What you have to do - Could you carry on the pseudoprime numbers write-up below, starting right after its last line?
[[ Extract to read open ]]
快速幂+素数 HDU 1905 Pseudoprime numbers

Description

Fermat's theorem states that for any prime number p and for any integer a > 1, a^p == a (mod p). That is, if we raise a to the pth power and divide by p, the remainder is a. Some (but not very many) non-prime values of p, known as base-a pseudoprimes, have this property for some a. (And some, known as Carmichael Numbers, are base-a pseudoprimes for all a.) 
Given 2 < p ≤ 1,000,000,000 and 1 < a < p, determine whether or not p is a base-a pseudoprime. 

 

Input

Input contains several test cases followed by a line containing "0 0". Each test case consists of a line containing p and a.

 

Output

For each test case, output "yes" if p is a base-a pseudoprime; otherwise output "no". 

 

Sample Input

     
     
     
     

      
      
      
      3 2
10 3
341 2
341 3
1105 2
1105 3
0 0 
     
     
     
     

 

Sample Output

     
     
     
     

      
      
      
      no
no
yes
no
yes
yes 
     
     
     
     

#include <stdio.h>
#include <string.h>
#include <stdlib.h>
#include<math.h>
#include <algorithm>
using namespace std;
long long g(long long a, long long n, long long p)//快速幂
{
    if(n == 1) return a % p;
    long long tmp = g(a, n/2, p) % p;
    if(n % 2 == 0)
[[ Extract to read closed ]]
[[ Records supplied open ]]
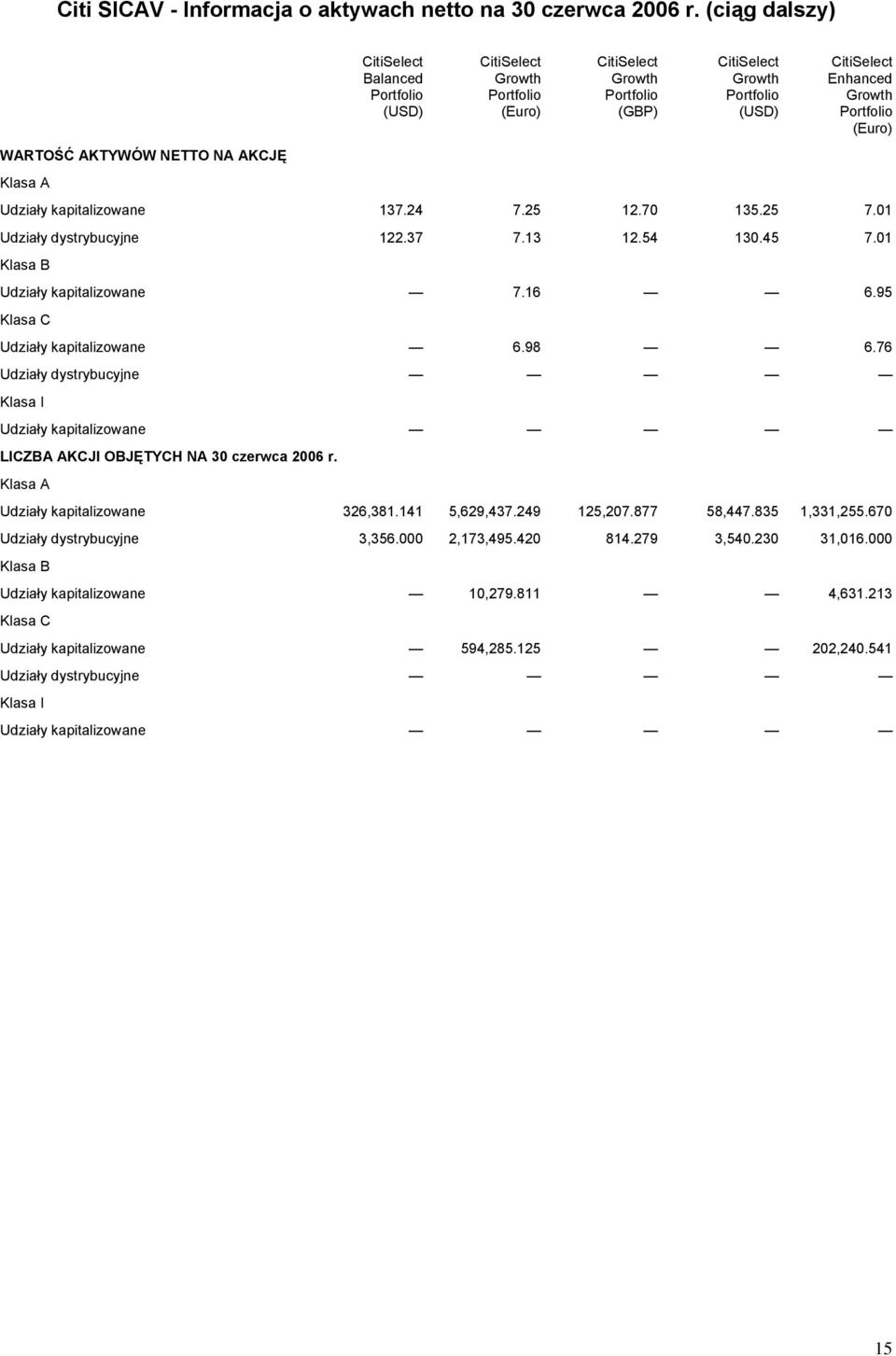 Citi SICAV - Informacja o aktywach netto na 30 czerwca 2006 r. (ciąg dalszy)

| | CitiSelect Balanced Portfolio (USD) | CitiSelect Growth Portfolio (Euro) | CitiSelect Growth Portfolio (GBP) | CitiSelect Growth Portfolio (USD) | CitiSelect Enhanced Growth Portfolio (Euro) |
|---|---|---|---|---|---|
| WARTOŚĆ AKTYWÓW NETTO NA AKCJĘ | | | | | |
| Klasa A | | | | | |
| Udziały kapitalizowane | 137.24 | 7.25 | 12.70 | 135.25 | 7.01 |
| Udziały dystrybucyjne | 122.37 | 7.13 | 12.54 | 130.45 | 7.01 |
| Klasa B | | | | | |
| Udziały kapitalizowane | — | 7.16 | — | — | 6.95 |
| Klasa C | | | | | |
| Udziały kapitalizowane | — | 6.98 | — | — | 6.76 |
| Udziały dystrybucyjne | — | — | — | — | — |
| Klasa I | | | | | |
| Udziały kapitalizowane | — | — | — | — | — |
| LICZBA AKCJI OBJĘTYCH NA 30 czerwca 2006 r. | | | | | |
| Klasa A | | | | | |
| Udziały kapitalizowane | 326,381.141 | 5,629,437.249 | 125,207.877 | 58,447.835 | 1,331,255.670 |
| Udziały dystrybucyjne | 3,356.000 | 2,173,495.420 | 814.279 | 3,540.230 | 31,016.000 |
| Klasa B | | | | | |
| Udziały kapitalizowane | — | 10,279.811 | — | — | 4,631.213 |
| Klasa C | | | | | |
| Udziały kapitalizowane | — | 594,285.125 | — | — | 202,240.541 |
| Udziały dystrybucyjne | — | — | — | — | — |
| Klasa I | | | | | |
| Udziały kapitalizowane | — | — | — | — | — |

15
[[ Records supplied closed ]]
Reply -
    {
        return tmp * tmp % p;
    }
    else
    {
        return tmp * tmp % p * a % p;
    }
}
bool prime(long long x)//素数
{
    if(x==1)
        return false;
    if(x==2)
        return true;
    for(long long i=2;i<=sqrt(x);i++)
        if(x%i==0)
        return false;
    return true;
}
int main()
{
    long long a, n;
    while(scanf("%I64d%I64d",&a,&n)&&a+n!=0)
        if(prime(a))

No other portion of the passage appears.